Home Company Scientific Games Announces Pricing of $3.15 Billion of New Senior Notes Related...

Scientific Games Announces Pricing of $3.15 Billion of New Senior Notes Related to its Acquisition of Bally Technologies

Scientific Games Corporation (NASDAQ: SGMS) (“Scientific Games” or the “Company”) announced today that its indirect wholly owned subsidiary, SGMS Escrow Corp. (“SGE”), priced $3.15 billion in aggregate principal amount of new senior notes in its previously announced private offering in conjunction with the Company’s pending acquisition (the “Bally Acquisition”) of Bally Technologies, Inc. (NYSE: BYI) (“Bally”). The new senior notes will consist of:

$950 million in aggregate principal amount of 7.0% senior secured notes due January 1, 2022, (the “Secured Notes”); and
$2,200 million in aggregate principal amount of 10.0% senior unsecured notes due December 1, 2022 (the “Unsecured Notes,” and together with the Secured Notes, the “Notes”).

The Company will receive approximately $933 million in net proceeds from the issuance of the Secured Notes and $2,156 million in net proceeds from the issuance of the Unsecured Notes.

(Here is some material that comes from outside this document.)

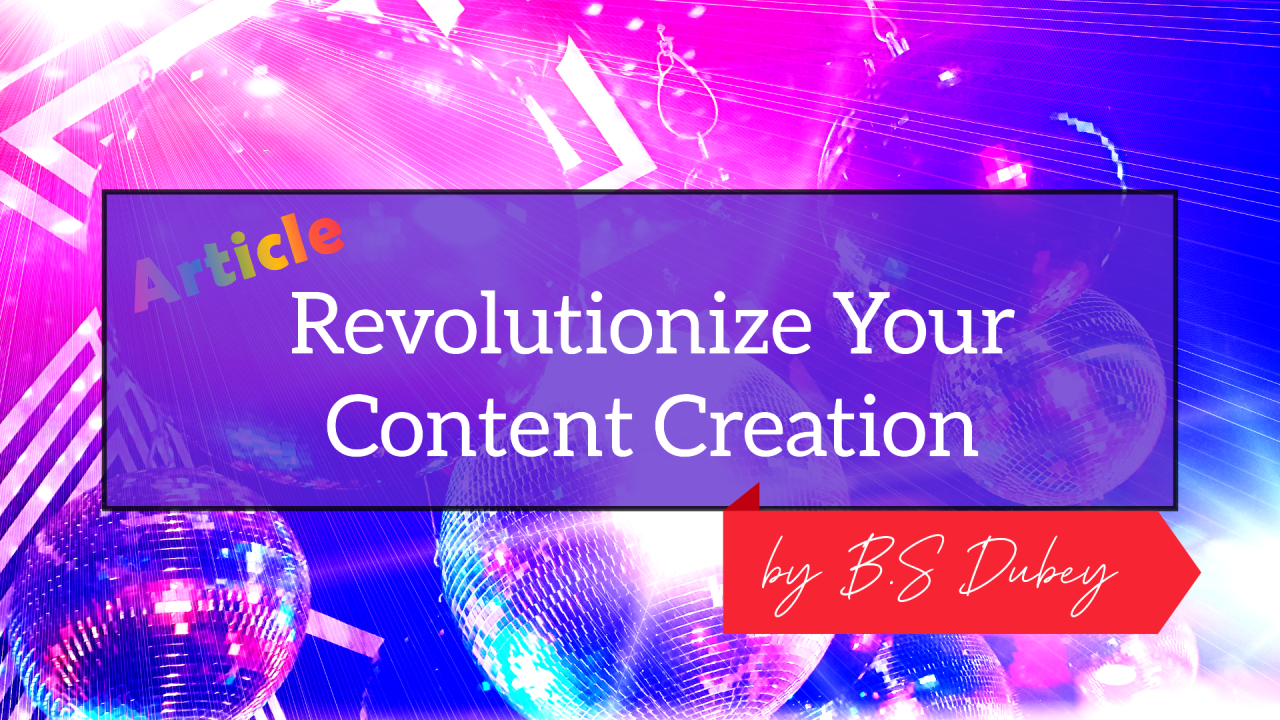 Article

Revolutionize Your Content Creation

by B.S Dubey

Scientific Games intends to use the net proceeds of the Notes offering, together with its and Bally’s cash, $2,000 million of incremental term loans under the previously disclosed escrow credit agreement and $200 million of borrowings under Scientific Games’ revolving credit facility, to finance the Bally Acquisition, including the refinancing of approximately $1.9 billion of Bally debt and the payment of fees and expenses related to the Bally Acquisition and the financing transactions. Upon the closing of the Notes offering, all of the financing required in connection with the Bally Acquisition will have been completed.

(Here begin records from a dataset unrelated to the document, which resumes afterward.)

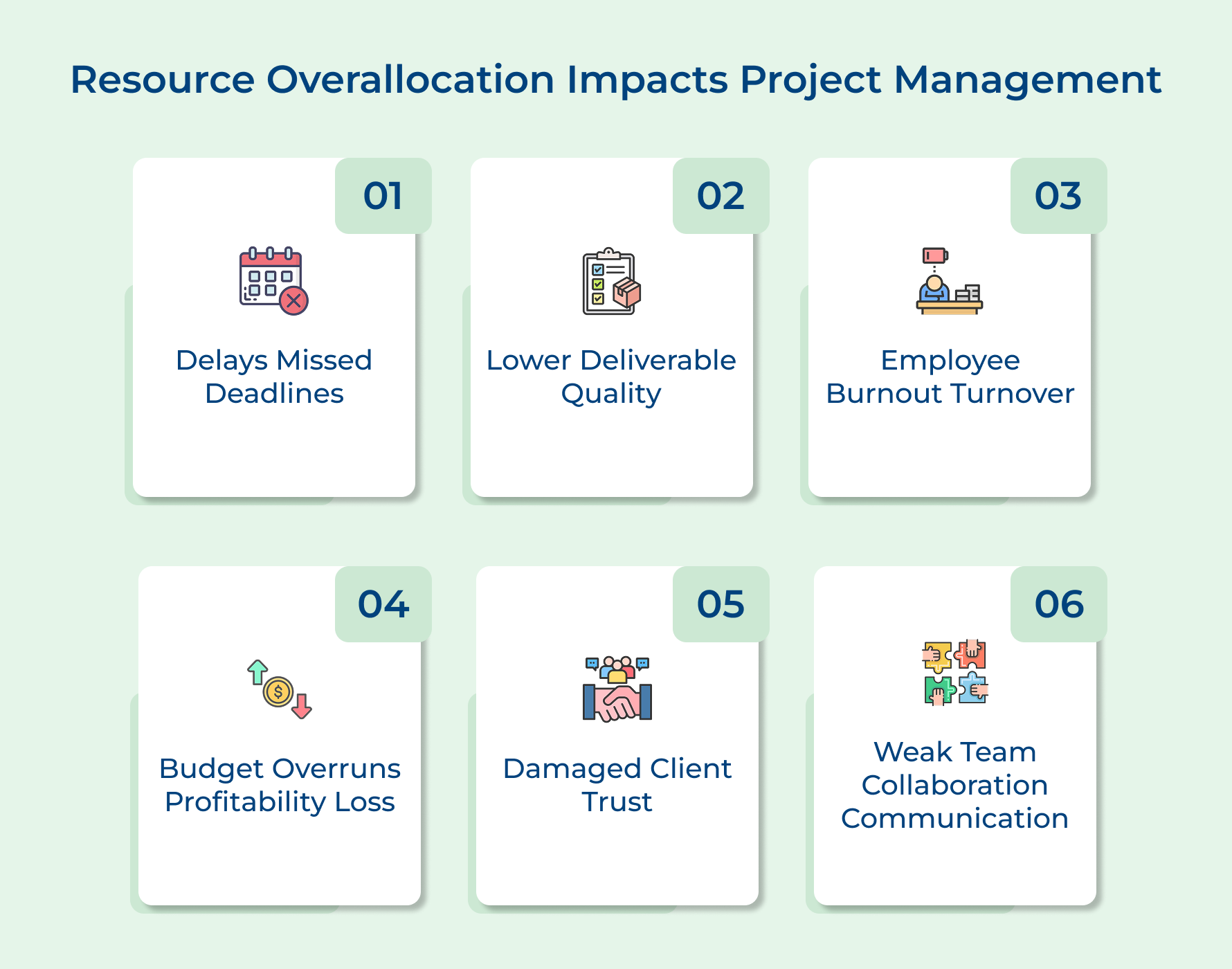 Resource Overallocation Impacts Project Management

01
Delays Missed Deadlines

02
Lower Deliverable Quality

03
Employee Burnout Turnover

04
Budget Overruns Profitability Loss

05
Damaged Client Trust

06
Weak Team Collaboration Communication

The Notes offering is currently expected to close on November 21, 2014. Promptly following the closing of the Bally Acquisition, SGE will merge with and into Scientific Games International, Inc. (“SGI”), with SGI as the surviving entity and assuming all of SGE’s obligations under the Notes and the incremental term loans (which will become incremental term loans under SGI’s amended credit agreement, as previously disclosed), and the Notes and the incremental term loans will be guaranteed by Scientific Games and certain of its subsidiaries.

Completion of the Bally Acquisition is subject to approval by Bally’s stockholders, receipt of certain gaming regulatory approvals and other customary closing conditions.

The Notes and the related guarantees will not be registered under the Securities Act of 1933 (the “Securities Act”) or any state securities laws and, unless so registered, may not be offered or sold in the United States except pursuant to an applicable exemption from the registration requirements of the Securities Act and applicable state securities laws. The Notes and the related guarantees will be offered only to qualified institutional buyers in accordance with Rule 144A and to non-U.S. Persons under Regulation S under the Securities Act.

This press release does not and will not constitute an offer to sell or the solicitation of an offer to buy the Notes, nor will there be any sale of the Notes in any state in which such offer, solicitation or sale would be unlawful prior to registration or qualification under the securities laws of any such state. This press release is being issued pursuant to and in accordance with Rule 135c under the Securities Act.